Empowering. See what happens when you enter therapy land? Everything gets therapeutic. I thought about that counselor I’d seen earlier today. I imagined her waking up and coming downstairs and finding someone has broken into her house, some small boy has been pushed through a window and has opened the door to thieves who’ve stolen her — her what? It didn’t matter what; I just wanted to be able to imagine for a moment, on the face of someone who’d seemed to know better than I could how to decipher what was happening in my life, a passing shadow of the world I felt so close to and which she, and her husband who sang in the shower, who could speak a language I couldn’t, and all the other people in the world whose lives were still so whole and simple and unmysterious, lived so very far from.
I needed drugs. I needed alcohol. I put my head down on the dictionary that had no word for overworld in it and wished I could fall asleep. In my sleep, I would stand up from the desk and pull on a coat. It would be like the one Harpo Marx wears in the old Marx Brothers films, or the one Dickens describes the Artful Dodger wearing; it would be far too big for me, capacious and patched, tramplike, and as I buttoned it I’d come across a hidden pocket full of handkerchiefs knotted together like a magician’s trick. I’d open the coat and run my hand down its inside lining, full of hidden pockets and compartments. I’d put my hand into one and pull out — what? a hand, on the end of an arm — a limb. A passport into limbo. The hand at the end of the arm would speak through a mouth made of thumb and first finger.
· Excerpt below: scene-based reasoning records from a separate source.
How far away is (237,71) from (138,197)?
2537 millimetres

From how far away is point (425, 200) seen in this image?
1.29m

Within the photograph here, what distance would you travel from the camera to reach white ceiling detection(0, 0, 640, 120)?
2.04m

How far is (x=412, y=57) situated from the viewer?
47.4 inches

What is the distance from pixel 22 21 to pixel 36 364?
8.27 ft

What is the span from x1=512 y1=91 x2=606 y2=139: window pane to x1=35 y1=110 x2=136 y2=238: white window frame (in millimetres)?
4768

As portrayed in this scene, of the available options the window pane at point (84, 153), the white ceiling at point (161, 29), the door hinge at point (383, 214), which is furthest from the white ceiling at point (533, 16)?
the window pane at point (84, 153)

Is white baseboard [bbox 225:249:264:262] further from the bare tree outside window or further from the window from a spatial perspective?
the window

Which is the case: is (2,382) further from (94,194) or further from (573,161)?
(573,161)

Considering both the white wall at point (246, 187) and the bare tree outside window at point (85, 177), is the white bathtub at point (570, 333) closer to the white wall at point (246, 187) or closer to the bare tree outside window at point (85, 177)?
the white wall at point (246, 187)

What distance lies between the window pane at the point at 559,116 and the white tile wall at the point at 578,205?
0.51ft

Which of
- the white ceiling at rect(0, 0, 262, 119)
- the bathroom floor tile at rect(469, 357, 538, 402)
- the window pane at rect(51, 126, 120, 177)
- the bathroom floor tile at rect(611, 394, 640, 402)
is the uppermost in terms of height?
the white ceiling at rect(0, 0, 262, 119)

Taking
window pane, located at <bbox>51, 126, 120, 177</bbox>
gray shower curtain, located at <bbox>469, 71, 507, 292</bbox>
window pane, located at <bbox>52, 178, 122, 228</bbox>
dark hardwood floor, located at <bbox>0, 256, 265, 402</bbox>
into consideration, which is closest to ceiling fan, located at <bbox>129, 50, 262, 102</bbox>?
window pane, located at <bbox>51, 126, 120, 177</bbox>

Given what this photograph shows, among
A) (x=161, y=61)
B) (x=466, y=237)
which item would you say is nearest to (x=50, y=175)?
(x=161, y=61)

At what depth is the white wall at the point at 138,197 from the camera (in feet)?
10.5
You need to take me with you, it would say, so you don’t come to no arm.
I’d pick it up and slip it back into its pocket and the hand, holding my own hand, would pull me deeper, my arm following, then my shoulder up to my neck, then my head then my other shoulder and finally the whole of me dropping for miles inside the pocket of the coat, I’d fall upside down cushioned by thick fabric, like sliding down the thick black folds of the kind of cloth an early photographer would use to cover his camera before and after exposing the plate, and when I hit the ground it would be like I’d fallen through black sky.